> _TASK 1_:
Rewrite the stretch of the records from the line containing "At what distance from the viewer" through the end of the records, replacing "viewer" with "observer" and keeping everything else the same.

# START OF EXTRACT TO READ

[TowerTalk] Barker & Williamson Model AC - 1.8 - 30

David Gilbert xdavid at cis-broadband.com
Tue Jan 5 17:51:51 EST 2016


Good point.  I think you're correct for most applications, although I've 
never been convinced that effects like diffraction are fully symmetrical 
(I happen to believe in one-way skip for really low angle signals over 
irregular terrain) .   And I agree that for HF you'd have to be out 
quite a distance, but if you use a transmitter on the drone I don't see 
that being a problem.  In fact, the further away from the test antenna 
the more viable GPS positioning becomes.

I've also thought that the transmitted signal could be low level 
broadband noise, so if the drone was transmitting it the receiver on the 
ground could be a broadband SDR that pretty much characterized 
everything at once.

73,
Dave   AB7E


On 1/5/2016 1:00 PM, David Robbins wrote:
> easier to put a small transmitter board with short antenna on the drone and just match the gps track with received signals sampled on the ground.

# END OF EXTRACT TO READ
# START OF GIVEN DATA

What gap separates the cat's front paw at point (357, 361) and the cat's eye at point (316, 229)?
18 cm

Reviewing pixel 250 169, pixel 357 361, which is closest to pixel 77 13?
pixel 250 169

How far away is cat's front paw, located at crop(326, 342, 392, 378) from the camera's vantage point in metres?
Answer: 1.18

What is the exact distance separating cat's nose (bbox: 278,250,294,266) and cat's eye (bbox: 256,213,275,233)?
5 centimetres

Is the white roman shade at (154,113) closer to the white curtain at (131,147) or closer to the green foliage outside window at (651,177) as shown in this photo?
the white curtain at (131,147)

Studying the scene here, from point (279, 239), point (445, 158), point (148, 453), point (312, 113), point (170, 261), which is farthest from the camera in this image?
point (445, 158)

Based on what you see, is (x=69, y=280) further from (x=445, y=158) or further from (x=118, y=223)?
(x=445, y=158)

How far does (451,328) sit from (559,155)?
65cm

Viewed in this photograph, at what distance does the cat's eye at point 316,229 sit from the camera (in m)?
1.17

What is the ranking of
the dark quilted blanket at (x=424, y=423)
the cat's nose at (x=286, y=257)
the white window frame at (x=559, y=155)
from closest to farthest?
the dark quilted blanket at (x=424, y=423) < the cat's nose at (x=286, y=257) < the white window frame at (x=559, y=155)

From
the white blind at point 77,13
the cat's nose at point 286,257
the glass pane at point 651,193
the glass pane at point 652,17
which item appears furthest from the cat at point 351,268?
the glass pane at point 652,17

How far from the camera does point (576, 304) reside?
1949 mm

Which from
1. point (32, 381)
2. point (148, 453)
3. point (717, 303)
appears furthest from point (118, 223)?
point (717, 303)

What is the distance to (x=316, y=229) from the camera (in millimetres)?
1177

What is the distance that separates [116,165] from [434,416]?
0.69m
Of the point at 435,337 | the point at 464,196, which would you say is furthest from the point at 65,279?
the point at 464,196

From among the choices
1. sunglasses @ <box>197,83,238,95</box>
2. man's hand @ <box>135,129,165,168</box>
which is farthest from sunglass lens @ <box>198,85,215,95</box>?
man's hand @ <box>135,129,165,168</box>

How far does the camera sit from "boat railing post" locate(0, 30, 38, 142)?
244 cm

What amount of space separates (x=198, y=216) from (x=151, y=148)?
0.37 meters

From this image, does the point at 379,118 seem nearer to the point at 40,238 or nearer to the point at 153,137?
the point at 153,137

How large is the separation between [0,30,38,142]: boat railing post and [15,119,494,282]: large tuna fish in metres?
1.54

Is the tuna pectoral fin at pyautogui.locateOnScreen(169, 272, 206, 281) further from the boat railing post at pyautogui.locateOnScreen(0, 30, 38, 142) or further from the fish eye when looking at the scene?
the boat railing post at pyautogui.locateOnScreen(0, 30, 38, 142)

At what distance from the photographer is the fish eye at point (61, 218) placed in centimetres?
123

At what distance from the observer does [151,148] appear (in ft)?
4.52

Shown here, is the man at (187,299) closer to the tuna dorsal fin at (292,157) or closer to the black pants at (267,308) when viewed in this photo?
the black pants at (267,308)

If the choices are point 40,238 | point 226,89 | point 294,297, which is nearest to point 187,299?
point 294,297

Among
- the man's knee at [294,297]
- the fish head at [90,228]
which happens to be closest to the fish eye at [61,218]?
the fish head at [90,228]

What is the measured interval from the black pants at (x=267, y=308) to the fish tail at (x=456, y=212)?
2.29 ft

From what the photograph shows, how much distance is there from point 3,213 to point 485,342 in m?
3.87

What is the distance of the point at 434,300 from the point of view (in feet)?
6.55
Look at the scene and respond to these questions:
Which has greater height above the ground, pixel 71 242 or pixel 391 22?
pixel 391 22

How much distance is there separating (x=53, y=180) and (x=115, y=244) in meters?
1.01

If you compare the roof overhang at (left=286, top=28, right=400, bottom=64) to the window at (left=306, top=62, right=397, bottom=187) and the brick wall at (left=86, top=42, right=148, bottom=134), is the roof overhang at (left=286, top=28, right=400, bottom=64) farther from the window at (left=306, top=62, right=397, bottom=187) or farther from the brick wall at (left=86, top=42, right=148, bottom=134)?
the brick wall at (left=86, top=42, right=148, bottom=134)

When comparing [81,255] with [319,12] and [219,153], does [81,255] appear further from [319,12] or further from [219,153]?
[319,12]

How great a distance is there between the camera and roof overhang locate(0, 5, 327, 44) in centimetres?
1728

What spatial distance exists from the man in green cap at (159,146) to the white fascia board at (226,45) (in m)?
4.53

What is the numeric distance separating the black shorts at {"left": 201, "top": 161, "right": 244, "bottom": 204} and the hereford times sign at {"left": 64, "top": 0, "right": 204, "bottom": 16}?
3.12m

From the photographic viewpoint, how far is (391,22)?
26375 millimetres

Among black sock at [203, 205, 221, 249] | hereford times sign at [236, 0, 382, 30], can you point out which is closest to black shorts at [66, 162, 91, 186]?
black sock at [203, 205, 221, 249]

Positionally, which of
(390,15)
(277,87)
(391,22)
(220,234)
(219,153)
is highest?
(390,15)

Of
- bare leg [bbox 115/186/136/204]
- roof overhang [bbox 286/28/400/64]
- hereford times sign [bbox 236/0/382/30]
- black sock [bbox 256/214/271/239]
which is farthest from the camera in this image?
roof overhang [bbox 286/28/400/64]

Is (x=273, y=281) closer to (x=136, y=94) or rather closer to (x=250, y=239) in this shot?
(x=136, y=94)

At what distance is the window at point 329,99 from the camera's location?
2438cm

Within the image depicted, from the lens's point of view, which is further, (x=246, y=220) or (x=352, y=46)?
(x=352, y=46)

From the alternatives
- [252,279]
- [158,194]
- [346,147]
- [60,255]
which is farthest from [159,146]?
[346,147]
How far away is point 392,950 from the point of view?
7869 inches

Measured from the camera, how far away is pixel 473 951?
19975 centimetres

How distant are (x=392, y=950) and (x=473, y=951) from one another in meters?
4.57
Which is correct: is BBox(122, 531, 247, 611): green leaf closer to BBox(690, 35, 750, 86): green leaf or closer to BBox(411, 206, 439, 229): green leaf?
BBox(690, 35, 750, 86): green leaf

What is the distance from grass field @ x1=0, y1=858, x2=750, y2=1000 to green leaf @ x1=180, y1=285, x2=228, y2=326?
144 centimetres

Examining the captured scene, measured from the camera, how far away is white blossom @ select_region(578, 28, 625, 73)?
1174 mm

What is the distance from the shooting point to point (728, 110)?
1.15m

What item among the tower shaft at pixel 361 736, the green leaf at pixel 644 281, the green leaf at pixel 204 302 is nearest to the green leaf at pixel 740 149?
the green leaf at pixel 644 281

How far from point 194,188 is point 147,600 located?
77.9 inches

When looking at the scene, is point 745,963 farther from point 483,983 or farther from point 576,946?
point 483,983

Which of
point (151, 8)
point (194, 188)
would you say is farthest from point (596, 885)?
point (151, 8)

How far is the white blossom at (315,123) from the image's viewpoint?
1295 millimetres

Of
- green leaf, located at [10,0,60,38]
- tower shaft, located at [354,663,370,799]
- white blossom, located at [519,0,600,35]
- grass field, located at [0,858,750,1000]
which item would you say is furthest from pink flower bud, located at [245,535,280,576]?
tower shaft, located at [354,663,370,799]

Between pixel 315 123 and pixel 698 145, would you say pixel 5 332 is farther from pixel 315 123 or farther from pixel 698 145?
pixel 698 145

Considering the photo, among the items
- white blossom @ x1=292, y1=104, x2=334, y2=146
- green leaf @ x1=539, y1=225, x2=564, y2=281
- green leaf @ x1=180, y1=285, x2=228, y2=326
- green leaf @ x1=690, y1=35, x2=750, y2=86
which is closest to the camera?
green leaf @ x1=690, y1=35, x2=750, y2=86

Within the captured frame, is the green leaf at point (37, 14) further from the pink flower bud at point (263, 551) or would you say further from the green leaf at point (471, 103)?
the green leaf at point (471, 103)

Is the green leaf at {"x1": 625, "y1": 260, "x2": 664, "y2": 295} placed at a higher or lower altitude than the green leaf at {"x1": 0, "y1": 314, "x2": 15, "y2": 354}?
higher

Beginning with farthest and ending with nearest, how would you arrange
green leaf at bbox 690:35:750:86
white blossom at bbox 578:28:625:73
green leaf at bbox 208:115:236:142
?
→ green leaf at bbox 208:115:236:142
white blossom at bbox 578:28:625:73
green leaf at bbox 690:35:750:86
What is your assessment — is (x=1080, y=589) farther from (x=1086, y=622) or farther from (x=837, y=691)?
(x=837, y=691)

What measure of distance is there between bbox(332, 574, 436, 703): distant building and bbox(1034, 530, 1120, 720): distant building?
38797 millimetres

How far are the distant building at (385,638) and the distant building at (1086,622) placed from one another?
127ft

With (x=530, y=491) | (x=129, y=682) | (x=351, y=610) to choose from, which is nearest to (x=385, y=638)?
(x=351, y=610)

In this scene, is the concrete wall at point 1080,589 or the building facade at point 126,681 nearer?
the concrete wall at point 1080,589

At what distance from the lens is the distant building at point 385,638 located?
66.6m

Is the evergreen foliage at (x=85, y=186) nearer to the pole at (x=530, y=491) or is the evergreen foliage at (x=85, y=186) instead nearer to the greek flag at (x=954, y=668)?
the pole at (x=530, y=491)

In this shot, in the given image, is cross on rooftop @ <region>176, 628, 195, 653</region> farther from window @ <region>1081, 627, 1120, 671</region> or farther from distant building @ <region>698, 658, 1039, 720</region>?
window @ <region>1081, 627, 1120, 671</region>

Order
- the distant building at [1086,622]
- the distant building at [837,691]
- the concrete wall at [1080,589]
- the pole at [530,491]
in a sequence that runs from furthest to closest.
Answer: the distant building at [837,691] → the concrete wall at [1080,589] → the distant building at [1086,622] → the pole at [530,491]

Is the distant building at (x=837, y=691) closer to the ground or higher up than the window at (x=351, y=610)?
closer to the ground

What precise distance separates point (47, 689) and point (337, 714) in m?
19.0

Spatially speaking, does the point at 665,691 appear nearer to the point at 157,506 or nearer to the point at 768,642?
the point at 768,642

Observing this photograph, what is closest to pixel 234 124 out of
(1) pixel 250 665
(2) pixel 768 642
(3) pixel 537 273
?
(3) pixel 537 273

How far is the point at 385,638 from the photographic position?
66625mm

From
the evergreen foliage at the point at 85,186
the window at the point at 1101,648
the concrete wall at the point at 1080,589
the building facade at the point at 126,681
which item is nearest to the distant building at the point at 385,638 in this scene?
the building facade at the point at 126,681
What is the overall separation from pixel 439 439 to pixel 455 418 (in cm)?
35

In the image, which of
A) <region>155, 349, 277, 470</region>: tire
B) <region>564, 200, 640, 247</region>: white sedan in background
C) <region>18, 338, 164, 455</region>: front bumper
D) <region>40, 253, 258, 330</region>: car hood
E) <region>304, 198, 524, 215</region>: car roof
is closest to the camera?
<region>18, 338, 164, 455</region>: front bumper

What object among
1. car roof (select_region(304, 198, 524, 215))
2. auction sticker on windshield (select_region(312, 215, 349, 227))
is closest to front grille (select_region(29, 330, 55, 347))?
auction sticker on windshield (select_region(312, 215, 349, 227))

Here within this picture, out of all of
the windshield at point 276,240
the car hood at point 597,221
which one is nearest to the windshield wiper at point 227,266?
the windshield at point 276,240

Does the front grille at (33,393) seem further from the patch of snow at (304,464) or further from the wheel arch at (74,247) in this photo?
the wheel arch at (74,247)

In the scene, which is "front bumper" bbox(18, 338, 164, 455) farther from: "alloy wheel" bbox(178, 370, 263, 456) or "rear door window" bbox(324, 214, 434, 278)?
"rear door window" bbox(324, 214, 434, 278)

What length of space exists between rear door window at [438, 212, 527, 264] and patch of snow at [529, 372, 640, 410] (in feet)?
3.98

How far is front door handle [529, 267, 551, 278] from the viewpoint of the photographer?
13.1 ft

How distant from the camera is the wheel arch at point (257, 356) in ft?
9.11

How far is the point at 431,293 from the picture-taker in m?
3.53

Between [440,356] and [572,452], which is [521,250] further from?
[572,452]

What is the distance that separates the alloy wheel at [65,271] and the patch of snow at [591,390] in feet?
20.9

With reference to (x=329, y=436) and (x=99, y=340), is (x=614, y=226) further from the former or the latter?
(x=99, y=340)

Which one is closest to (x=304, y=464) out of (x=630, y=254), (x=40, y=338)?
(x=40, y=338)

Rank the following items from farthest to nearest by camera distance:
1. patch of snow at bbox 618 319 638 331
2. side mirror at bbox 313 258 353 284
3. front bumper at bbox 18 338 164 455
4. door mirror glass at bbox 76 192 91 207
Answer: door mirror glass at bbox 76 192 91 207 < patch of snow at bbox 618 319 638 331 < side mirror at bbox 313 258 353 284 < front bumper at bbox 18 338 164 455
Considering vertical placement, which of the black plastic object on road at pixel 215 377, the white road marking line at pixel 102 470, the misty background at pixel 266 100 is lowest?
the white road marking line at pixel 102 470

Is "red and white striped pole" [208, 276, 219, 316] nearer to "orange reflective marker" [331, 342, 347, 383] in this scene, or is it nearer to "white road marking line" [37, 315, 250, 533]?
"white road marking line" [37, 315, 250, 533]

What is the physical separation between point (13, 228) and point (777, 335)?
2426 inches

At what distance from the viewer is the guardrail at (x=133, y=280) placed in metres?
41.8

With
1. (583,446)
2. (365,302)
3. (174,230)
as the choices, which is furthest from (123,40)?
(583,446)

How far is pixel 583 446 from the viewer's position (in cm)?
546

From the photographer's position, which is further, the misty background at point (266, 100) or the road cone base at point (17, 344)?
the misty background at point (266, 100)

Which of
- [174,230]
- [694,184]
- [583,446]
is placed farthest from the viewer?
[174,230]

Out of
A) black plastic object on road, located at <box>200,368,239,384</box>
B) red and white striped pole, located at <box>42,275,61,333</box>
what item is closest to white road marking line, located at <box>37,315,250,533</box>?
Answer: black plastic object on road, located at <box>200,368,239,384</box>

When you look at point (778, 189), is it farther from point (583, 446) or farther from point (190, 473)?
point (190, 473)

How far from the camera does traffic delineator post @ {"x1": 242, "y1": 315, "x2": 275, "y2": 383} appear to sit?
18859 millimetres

# END OF GIVEN DATA

> _TASK 2_:
Finish out the next part of the mailing list message about testing antenna patterns with a drone, picking up from where it stops.

> _FINAL RESULT 1_:
At what distance from the observer is the guardrail at (x=133, y=280) placed in metres?
41.8

With
1. (583,446)
2. (365,302)
3. (174,230)
as the choices, which is furthest from (123,40)?
(583,446)

How far is pixel 583 446 from the observer's position (in cm)?
546

From the photographer's position, which is further, the misty background at point (266, 100) or the road cone base at point (17, 344)?
the misty background at point (266, 100)

Which of
- [174,230]
- [694,184]
- [583,446]
is placed farthest from the observer?
[174,230]

Out of
A) black plastic object on road, located at <box>200,368,239,384</box>
B) red and white striped pole, located at <box>42,275,61,333</box>
what item is closest to white road marking line, located at <box>37,315,250,533</box>?
Answer: black plastic object on road, located at <box>200,368,239,384</box>

When you look at point (778, 189), is it farther from point (583, 446) or farther from point (190, 473)?
point (190, 473)

How far from the camera does traffic delineator post @ {"x1": 242, "y1": 315, "x2": 275, "y2": 383} appear to sit?
18859 millimetres

> _FINAL RESULT 2_:
> the biggest problem is deciding how far out from the antenna makes a valid far field pattern in real conditions... it may not be too bad for vhf, but
> for most hf stuff you would need a pretty big pattern to get valid results.
>
>
> Jan 5, 2016 01:47:31 PM, xdavid at cis-broadband.com wrote:
>
>
>
> I've suggested before that it should be possible to attach something
> like a Softrock to a drone along with a small 3-axis sampling antenna.
> The output could either be stored in memory or fed real time back to the
> ground via some sort of link. The drone could be programmed via GPS (or
> simply positioned via a tether) to run concentric circles around any
> existing antenna in place at it's normal location to plot the radiation
> pattern. The result would take into account not only the antenna itself
> but also the impact of its surroundings (terrain, buildings, other
> antennas).
>
> I don't think it would take too much engineering or cost to put
> something like this together, but I suspect that not many people would
> be willing to pay to cover the hassle of doing so. Maybe cell tower
> owners ...
>
> I still think it's an interesting idea, though.
>
> 73,
> Dave AB7E
>
>
> On 1/5/2016 8:05 AM, Chris wrote:
>>>
>>> ## whats needed is a ham version of consumer reports.
>>>
>>> Jim VE7RF
>>>
>> Steve and Ward's Tribander comparison book is the closest thing we have. Too bad it's so much work to set up a fair antenna test range; I would love to see dozens of antennas compared. Of course, it could put some people out of business....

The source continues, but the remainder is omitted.